The undisputed fact that non-profits are early adopters of innovations in the online world (the most brilliant ones are called “social entrepreneurs”) is a result of very rational and simple facts:

  • They are not bound by the straitjacket, the inflexibilities and introversion of the business sector
  • They possess a unique capacity to attract talent and young creative people who find ample room for experimentation (before they move on to the private sector to make some money)
  • They don’t have the budgets for conventional marketing tactics, so the web as a tool for communication, collaboration, marketing, fundraising etc, is almost a one-way road for them with respect to cost/benefit constraints
  • Their objectives are varied – its not only customer acquisition or sales, but “impact” – so the uses of new technologies and online media have to serve more complicated goals, uses that constantly need fresh thinking.
  • They need to overcome the indifference of people by being creative: they have no other way to grab attention (their “currency”)
  • The “larger” ones address the widest target group of all: Everybody, and this is a marketing challenge
  • They need to manage, organize, collaborate, persuade, mobilize, disseminate, campaign, fundraise ….all at the same time! (…someone recognizes  different “platforms” behind those words?)
  • …the list could go on…

So, it is a pity that what international organizations, think-tanks, digital agencies, some academics etc acknowledge, the local business community is oblivious to it, losing valuable insights from innovative case studies and projects around the world. Some examples:

Amnesty International (with their Crisis Prevention and Response Center (CPRC)), put up the “Eyes on Darfur” amazing project which monitors 12 distraught villages in Darfur, through a combination of novel tracking techniques using satellite imagery and geospatial data. The result is satellite photos of villages before and after various hardships suffered (that was back in 2007). The site allows for mobilization around the issue via various methods. By the way, the design merits of the website itself would be the envy of many business web sites.

eyesondarfur

Amnesty International has also launched tearitdown.org, another beautiful site, aiming to “tear down Guantanamo and end illegal U.S. detentions one pixel at a time”.

amnesty-pixels

Way back at the end of 2006, Asociación Mensajeros de la Paz (Messengers of Peace), a humanitarian organization which seeks to fight poverty and improve the situation of vulnerable people around the world, through a Second Life awareness campaign featuring a homeless avatar, raised enough money to provide a month of healthcare and education for a real-life child. Second Life is also used for the American Cancer Society’s Relay for Life event which has run for 4 years and raised virtually more than $118,000 in 2007.
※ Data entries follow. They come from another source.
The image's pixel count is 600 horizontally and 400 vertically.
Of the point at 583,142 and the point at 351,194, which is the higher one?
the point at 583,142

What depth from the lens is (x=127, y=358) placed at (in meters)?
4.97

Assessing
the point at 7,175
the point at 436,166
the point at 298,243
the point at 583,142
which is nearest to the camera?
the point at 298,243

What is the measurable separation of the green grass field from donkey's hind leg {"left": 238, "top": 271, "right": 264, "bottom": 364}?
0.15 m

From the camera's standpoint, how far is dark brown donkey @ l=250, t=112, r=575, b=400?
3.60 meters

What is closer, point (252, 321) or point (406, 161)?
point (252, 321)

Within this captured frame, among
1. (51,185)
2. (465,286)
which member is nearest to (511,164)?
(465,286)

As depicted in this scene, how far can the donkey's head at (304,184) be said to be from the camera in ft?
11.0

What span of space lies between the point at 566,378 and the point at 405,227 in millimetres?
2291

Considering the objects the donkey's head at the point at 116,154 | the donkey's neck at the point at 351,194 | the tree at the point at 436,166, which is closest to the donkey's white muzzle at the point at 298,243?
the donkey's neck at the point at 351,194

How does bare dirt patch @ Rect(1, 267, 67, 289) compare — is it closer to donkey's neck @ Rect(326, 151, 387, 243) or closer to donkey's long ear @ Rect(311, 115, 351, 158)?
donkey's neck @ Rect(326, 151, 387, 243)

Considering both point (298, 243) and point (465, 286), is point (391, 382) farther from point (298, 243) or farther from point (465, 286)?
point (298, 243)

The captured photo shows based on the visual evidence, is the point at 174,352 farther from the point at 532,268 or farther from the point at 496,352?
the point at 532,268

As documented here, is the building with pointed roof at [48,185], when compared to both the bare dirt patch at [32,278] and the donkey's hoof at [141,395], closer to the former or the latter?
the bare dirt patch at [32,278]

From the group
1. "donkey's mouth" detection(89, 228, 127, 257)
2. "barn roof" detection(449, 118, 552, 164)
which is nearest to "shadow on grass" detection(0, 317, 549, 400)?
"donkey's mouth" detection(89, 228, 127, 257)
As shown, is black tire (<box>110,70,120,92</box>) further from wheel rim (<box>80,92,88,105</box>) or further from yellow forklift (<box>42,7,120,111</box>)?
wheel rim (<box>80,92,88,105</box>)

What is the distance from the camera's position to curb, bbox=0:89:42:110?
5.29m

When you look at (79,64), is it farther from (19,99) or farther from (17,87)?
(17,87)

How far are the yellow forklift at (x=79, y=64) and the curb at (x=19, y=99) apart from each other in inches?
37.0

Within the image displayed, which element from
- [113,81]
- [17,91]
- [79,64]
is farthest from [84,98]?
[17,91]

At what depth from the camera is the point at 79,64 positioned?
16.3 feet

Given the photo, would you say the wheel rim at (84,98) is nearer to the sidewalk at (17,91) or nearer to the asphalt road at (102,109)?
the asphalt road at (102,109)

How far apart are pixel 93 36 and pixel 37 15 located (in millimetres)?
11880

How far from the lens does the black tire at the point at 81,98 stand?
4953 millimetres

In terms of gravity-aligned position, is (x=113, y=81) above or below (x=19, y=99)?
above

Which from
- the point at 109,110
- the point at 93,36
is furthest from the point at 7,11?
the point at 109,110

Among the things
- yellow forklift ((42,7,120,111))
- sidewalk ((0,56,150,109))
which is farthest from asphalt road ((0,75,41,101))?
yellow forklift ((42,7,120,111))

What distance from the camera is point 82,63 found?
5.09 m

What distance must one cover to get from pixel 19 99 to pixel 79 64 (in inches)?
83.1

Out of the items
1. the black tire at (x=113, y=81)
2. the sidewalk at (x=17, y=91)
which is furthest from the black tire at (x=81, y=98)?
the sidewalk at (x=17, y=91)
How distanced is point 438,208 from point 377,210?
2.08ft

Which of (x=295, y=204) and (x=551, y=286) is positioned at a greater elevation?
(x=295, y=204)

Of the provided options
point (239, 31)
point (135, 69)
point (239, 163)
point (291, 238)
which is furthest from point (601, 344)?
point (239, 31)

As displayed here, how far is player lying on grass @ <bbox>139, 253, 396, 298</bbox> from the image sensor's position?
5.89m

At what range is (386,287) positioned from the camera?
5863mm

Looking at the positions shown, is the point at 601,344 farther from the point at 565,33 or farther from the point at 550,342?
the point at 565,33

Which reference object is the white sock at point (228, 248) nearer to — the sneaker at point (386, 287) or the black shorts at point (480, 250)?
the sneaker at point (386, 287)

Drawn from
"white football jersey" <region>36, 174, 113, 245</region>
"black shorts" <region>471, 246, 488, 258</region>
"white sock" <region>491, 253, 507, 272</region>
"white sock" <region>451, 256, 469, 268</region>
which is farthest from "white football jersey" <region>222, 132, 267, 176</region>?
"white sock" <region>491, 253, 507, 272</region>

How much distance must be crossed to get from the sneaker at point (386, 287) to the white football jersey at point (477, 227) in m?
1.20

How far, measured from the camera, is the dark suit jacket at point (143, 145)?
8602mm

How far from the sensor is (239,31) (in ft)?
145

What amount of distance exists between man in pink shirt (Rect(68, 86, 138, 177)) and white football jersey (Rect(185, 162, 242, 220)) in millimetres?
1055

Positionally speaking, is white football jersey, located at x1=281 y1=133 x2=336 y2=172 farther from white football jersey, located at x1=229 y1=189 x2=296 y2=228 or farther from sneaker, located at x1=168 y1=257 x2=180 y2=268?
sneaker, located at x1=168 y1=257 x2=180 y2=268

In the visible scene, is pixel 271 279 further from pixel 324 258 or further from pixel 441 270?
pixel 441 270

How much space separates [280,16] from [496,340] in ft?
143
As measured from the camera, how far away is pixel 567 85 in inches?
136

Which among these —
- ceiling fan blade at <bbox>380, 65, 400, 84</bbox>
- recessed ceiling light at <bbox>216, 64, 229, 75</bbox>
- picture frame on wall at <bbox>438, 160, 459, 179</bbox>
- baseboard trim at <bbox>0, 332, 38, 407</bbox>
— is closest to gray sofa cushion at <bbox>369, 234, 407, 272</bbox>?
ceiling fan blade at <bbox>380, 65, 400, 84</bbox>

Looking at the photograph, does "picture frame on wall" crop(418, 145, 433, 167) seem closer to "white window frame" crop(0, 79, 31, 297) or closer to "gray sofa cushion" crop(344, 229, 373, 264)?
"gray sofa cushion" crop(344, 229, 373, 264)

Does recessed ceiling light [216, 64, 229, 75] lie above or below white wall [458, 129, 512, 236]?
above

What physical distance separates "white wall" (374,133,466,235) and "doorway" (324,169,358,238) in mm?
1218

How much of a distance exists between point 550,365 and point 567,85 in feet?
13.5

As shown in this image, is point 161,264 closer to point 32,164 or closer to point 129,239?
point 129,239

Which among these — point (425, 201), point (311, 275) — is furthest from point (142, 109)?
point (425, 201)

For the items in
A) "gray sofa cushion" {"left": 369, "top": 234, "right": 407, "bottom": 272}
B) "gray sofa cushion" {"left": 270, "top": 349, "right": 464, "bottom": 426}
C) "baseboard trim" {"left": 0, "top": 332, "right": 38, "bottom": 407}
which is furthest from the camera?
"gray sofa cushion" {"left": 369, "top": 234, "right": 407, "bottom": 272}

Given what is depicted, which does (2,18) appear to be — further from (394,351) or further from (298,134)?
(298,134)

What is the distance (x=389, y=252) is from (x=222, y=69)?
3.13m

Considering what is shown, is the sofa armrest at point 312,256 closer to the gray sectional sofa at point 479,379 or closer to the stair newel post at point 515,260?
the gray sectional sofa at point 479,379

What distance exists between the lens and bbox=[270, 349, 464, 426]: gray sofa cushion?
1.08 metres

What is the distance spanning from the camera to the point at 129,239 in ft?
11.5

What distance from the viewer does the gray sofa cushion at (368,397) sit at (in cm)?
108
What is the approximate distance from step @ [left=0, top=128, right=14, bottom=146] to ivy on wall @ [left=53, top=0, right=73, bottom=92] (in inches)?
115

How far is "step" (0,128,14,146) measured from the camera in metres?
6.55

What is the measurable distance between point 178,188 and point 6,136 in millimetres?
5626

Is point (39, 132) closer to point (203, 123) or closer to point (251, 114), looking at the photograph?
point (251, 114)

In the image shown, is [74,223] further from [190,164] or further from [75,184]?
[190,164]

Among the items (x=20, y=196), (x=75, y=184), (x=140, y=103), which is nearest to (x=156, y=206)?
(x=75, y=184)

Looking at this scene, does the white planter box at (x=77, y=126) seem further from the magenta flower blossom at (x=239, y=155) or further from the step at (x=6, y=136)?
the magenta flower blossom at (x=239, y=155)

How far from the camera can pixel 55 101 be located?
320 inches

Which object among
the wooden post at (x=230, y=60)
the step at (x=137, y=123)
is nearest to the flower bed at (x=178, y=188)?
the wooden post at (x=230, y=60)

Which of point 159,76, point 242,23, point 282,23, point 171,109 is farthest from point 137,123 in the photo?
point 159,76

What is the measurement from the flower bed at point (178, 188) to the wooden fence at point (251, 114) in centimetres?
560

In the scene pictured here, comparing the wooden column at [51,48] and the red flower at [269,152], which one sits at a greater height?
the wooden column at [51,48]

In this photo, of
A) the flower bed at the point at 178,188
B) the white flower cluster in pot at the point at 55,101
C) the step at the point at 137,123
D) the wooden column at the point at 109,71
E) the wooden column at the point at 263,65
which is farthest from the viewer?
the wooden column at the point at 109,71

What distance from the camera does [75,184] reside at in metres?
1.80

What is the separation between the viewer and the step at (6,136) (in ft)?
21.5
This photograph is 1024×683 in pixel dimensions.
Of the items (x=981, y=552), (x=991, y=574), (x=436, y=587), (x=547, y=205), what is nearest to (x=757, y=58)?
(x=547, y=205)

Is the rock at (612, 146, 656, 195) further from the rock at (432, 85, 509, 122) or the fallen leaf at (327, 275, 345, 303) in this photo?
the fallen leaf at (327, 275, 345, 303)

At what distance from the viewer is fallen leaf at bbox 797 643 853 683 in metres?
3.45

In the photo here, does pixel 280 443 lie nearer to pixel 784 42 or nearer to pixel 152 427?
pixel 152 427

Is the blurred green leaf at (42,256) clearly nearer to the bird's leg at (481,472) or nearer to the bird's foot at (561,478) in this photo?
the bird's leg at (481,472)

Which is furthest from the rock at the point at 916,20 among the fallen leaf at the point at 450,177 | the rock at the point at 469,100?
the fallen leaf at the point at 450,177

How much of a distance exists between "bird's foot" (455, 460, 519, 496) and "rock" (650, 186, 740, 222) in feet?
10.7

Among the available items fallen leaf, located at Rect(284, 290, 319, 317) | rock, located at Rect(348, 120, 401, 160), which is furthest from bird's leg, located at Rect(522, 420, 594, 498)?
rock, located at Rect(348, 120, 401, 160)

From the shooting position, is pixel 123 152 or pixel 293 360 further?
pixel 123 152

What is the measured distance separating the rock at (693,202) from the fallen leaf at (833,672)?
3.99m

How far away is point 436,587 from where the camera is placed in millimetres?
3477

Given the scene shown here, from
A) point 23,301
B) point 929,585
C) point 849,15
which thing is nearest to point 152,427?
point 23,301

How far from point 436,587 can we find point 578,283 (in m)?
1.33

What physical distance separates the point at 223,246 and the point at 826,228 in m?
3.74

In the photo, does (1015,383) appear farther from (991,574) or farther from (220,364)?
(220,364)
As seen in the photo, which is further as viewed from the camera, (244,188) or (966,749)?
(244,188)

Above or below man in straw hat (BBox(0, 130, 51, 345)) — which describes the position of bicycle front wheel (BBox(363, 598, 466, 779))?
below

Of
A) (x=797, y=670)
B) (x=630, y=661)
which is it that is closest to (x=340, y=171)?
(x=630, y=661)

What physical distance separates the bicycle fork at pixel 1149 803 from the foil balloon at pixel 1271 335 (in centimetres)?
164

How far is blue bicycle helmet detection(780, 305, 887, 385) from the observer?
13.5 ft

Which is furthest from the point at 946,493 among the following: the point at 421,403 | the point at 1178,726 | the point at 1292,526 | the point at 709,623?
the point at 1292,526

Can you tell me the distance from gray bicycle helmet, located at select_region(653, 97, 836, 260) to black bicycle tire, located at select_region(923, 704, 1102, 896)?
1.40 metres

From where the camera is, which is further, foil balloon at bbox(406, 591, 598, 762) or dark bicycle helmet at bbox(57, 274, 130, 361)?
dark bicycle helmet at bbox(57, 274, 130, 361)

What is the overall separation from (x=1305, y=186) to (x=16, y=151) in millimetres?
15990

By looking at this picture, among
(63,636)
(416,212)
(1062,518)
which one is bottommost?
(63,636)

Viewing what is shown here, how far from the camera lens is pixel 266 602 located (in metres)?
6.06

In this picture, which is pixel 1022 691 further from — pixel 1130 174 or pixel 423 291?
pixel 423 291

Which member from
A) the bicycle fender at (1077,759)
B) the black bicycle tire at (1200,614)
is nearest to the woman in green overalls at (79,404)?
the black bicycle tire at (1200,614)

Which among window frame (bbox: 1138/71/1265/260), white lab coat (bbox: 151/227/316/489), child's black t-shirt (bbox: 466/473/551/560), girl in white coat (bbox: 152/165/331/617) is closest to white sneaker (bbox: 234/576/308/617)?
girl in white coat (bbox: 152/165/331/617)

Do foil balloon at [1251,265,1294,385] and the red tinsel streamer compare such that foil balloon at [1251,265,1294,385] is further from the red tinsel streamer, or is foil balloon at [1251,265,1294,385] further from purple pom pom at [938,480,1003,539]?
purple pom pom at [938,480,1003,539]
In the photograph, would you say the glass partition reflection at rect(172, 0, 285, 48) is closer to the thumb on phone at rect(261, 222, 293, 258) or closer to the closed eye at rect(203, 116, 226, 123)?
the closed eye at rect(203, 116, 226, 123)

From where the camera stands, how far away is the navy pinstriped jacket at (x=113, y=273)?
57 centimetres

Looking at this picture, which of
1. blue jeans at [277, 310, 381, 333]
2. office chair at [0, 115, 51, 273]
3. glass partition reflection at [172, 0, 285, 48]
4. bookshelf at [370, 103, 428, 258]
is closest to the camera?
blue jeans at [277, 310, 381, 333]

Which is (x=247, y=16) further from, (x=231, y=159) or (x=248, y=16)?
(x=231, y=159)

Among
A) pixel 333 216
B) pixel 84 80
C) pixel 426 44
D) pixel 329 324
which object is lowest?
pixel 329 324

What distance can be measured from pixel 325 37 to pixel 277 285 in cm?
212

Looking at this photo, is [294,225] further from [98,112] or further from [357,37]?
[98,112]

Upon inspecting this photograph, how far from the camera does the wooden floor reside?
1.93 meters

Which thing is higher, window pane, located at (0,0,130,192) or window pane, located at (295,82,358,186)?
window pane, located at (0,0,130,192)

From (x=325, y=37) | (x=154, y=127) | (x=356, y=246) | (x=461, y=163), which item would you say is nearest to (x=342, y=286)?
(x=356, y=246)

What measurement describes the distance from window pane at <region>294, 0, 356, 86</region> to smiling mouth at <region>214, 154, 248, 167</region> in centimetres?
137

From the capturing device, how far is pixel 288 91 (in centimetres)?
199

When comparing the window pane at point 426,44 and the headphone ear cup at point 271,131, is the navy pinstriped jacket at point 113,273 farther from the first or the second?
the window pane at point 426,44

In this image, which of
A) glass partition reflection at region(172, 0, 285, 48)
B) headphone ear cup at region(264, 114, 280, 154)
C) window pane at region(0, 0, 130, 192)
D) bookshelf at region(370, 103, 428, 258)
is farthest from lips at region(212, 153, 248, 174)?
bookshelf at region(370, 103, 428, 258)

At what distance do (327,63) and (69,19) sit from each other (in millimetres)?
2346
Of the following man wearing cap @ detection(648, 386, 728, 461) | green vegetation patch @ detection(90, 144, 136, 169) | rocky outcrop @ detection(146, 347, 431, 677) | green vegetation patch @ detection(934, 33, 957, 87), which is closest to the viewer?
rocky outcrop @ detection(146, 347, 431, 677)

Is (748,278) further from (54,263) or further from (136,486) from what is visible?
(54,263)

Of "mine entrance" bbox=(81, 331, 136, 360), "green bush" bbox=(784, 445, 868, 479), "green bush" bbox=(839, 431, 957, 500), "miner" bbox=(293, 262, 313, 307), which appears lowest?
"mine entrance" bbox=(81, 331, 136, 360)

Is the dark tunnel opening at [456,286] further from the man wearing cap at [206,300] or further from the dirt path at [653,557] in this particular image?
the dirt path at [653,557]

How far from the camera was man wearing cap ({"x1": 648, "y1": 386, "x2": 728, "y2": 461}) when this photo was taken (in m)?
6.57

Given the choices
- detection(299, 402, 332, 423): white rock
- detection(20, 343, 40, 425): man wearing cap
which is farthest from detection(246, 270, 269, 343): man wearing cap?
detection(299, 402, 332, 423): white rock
Of course, one of the largest grass-roots mobilizations in the world, the GCAP (Global Call to Action Against Poverty) campaign and especially its UK counterpart MakePovertyHistory, implemented such a sophisticated online campaign which will take years for the Unilevers and P&Gs of this world to copy with any success….and all that back in 2005! 

You can also read a Times article from 2007 about charities using Facebook and MySpace deploying various applications. Also read here about others, like the National Society for the Prevention of Cruelty to Children (NSPCC) or the JustGiving application in Facebook which allows you to donate and raise money for 3000+ UK registered charities and has reached 100,000 installations.
And of course the latest Twestival, the twitter event for Charity:Water which raises money to provide safe, clean water to people around the world, should also give some ideas on how to use the latest buzz-tool.

The examples are numerous but lastly, it’s worth remembering that TakingITGlobal and OneWorld, have long been true and sophisticated community sites that go back before the Facebook/MySpace era (they were not called “social media” back then).

The non-profit sector has truly amazing cases to show, way before any marketing executive catches on with the latest buzzwords and trends (which by then are yesterday’s trends).